Depuis quelques semaines, beaucoup de personnes placées en garde à vue ont indiqué être contaminées par le Covid-19. Pour la plupart, ceci était juste une ruse pour éviter le passage au commissariat ou au palais de justice. Pour un couple accusé d’escroquerie, ça ne l’était pas. 

En effet, lors de la perquisition à leur domicile ce mardi, la police a découvert que la conjointe était malade et en quatorzaine. Cette soignante venait d’être testée positive au coronavirus. Malgré tout, les forces de l’ordre lui ont demandé de s’habiller avant de l’emmener au commissariat avec son conjoint, présentant de fortes suspicions de Covid. Le couple a alors été placé en garde à vue.

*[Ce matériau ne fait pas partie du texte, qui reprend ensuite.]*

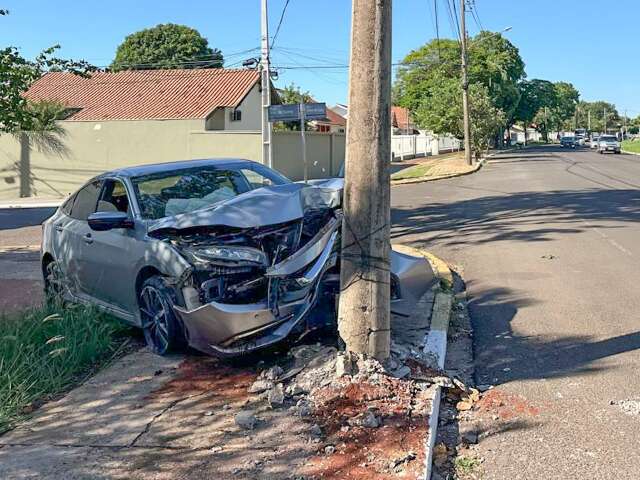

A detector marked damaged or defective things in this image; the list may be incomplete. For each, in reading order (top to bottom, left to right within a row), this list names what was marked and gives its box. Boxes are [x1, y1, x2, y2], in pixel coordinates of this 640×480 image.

shattered headlight [188, 248, 268, 266]
crashed silver sedan [40, 160, 430, 356]
crumpled front bumper [170, 218, 340, 356]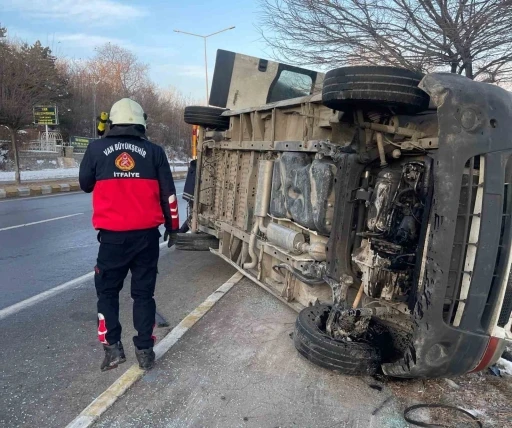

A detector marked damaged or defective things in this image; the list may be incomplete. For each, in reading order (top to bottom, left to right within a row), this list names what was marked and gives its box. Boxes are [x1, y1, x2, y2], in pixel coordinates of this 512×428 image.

damaged van body panel [188, 51, 512, 378]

L’homme âgé d’une trentaine d’années est suspecté d’avoir pris une part active dans l’escroquerie. De son côté, la conjointe se voit reprocher “un vol de trois cocottes-minute et une batterie externe”. 

Délai légal dépassé

Après leur garde à vue, les deux amoureux ont été déférés au tribunal de Bobigny dans l’attente de l’audience devant un juge des libertés et de la détention. Pendant ce temps, ils ont été placés au dépôt dans des cellules individuelles. 

En pleine pandémie, une seule personne par cellule est autorisée. Le couple a passé près de 20 heures au dépôt, le maximum autorisé par la loi, précise le quotidien français. Au moment d’être amené devant le juge, les policiers en charge de les escorter ont refusé de le faire. 

Le délai légal ayant été dépassé, ils ont été remis en liberté. “C’est bien que des fonctionnaires aient dit non. C’est absurde de faire rentrer le virus dans un commissariat et dans un palais de justice. Le parquet marche sur la tête en déférant une personne placée en quatorzaine, inconnue de la police et suspectée d’un simple recel de cocottes-minute!”, a déclaré Yves Levano, leur avocat.

L’ensemble du dépôt va être désinfecté. “En ce moment, tous les box sont nettoyés tous les jours mais pas désinfectés”, a indiqué Virginie Marques, avocate de permanence. Selon elle, une des cellules a déjà été condamnée pour cause de gale.